D’ailleurs les gens présents dans le clip, ce sont des acteurs ?
Alors ça ! C’est la meilleure question ! Les gens et le jury dans le trailer park, ce sont tous des gens qui habitaient là-bas. Peet et celui qui joue son rival sont acteurs ; les deux potes au rival sont acteurs aussi et tout le reste ce sont des figurants. Les gens du trailer park sont des figurants ; ils étaient en train de faire de la pétanque un dimanche, et on leur a proposé, ils nous ont dit : « Allez c’est parti ! » C’était amusant de faire ça avec eux, ils étaient méga-sympas ; en plus je trouve que ça rend bien dans le clip, tu vois vraiment que ce sont des gens qui habitent là-bas.
Ton clip « Goose » me fait un peu penser à du Twin Peaks…
Ah, je ne connais pas… Du coup non ce n’est pas inspiré de ça. On l’a fait avec une équipe qui vient d’Allemagne. Ce sont des potes que j’ai depuis mes 16 ans, mais que je n’avais jamais rencontrés avant. Elle (ndlr : Andjani Gatzweiler) m’a recontacté il y a un an et m’a dit : « je viens d’ouvrir ma boite de production, il faut que je te fasse un clip ! »
A l’époque, on faisait déjà des petites vidéos musicales en animé donc je savais qu’elle avait un certain talent pour le dessin. J’avais envie de le faire ; elle est venue et on a fait le clip ensemble. Je lui avais dit que je voulais des influences d’animés dedans, mais elle avait déjà tout le plan en tête ! « T’inquiète, je vais te dessiner là-bas et tu vas faire ça et bababam ! » C’était deux fans folles d’animé ensemble ! Et je vais checker Twin Peaks aussi alors…
Y a-t-il des artistes que tu rêves de rencontrer ?
Je le dis à chaque fois mais j’ai vraiment envie de rencontrer Kaytranada. J’avais déjà dit ça à quelqu’un qui m’avait répondu : « Ouais il a sa patte mais c’est passé… » Mais mec, ce type pour moi, il sera jamais passé de mode, j’ai super envie de le rencontrer et, pourquoi pas, de faire un truc ensemble. J’ai aussi envie de rencontrer Tyler, The Creator parce qu’il est très impressionnant. Et il y a encore plein d’artistes comme ça, mais la liste est longue, très longue…

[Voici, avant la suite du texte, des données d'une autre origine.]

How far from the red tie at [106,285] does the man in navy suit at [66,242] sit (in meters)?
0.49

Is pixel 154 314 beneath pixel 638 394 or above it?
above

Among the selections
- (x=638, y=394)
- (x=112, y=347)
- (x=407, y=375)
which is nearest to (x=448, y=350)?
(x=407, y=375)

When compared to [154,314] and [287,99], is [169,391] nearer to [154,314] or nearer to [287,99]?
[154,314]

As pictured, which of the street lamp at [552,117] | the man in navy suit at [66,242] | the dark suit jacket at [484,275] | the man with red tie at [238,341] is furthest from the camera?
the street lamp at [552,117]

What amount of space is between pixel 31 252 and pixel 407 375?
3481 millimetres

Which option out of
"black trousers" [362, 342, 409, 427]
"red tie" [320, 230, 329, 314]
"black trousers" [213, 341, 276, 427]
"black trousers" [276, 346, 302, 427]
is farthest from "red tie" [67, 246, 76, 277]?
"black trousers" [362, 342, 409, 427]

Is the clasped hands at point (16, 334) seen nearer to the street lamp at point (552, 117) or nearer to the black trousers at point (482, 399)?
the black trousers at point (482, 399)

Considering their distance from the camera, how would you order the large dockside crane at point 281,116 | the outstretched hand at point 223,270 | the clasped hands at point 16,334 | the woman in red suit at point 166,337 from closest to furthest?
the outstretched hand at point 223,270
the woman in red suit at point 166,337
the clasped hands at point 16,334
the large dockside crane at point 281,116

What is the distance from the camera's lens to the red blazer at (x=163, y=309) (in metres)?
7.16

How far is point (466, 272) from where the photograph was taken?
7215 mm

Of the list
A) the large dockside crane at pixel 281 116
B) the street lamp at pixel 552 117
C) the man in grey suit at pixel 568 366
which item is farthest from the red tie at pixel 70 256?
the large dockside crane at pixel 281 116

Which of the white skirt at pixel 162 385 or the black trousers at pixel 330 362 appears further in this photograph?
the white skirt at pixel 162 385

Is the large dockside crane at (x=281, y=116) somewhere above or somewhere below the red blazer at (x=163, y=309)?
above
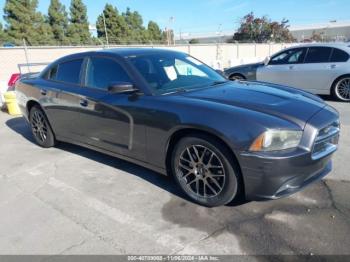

Doit-on s’attendre à un premier album pour bientôt ?
Je crois que j’aimerais bien laisser les gens en suspens… donc je n’ai pas de réponse! Il y a un clip ou deux qui vont sortir bientôt, mais pour l’album je ne préfère pas m’exprimer… Alors stay tuned !
Tu as récemment participé à une mixtape d’Harry Fraud avec d’autres excellents rappeurs qui a débouché sur un concert à l’Elysée Montmartre, comment c’était ?
C’était cool de rencontrer Harry Fraud, on a jammé ensemble, ça fait toujours plaisir de pouvoir travailler avec quelqu’un qui vient de plus loin, ça donne un boost pour ta musique. Après c’était aussi cool parce que j’ai rencontré Slimka et Di-Meh pour la première fois, je les ai vu en live et j’étais là : « Whoa ! » Ce sont de vraies rockstars sur scène ! C’était vraiment chouette parce que maintenant on est en contact, non pas qu’on soit déjà des méga-potes mais on va dire que les présentations sont faites et dès qu’ils passent en concert, tu peux être sûr que j’y serai. C’était aussi chouette de voir Krisy, je ne l’avais jamais vu avant sur scène et c’était le faya !
Dans « Sade Blu », tu chantes : « I’m already thinking about tomorrow », où se projette Blu Samu demain ?
Demain je fais le MaMa Festival (rires) ! Je me vois faire des concerts partout, pas encore dans le monde entier, je vois surtout l’Europe et peut être le Brésil… Du coup quand je ferais mon projet en portugais, j’espère qu’ils m’inviteront…
L’excuse est toute trouvée pour aller au Brésil…
Exactement ! Et je vois aussi une Blu Samu qui a composé, qui a grandi dans ce qu’elle fait et qui est juste… une artiste heureuse.
Cet entretien a été préparé et réalisé conjointement avec Basqui.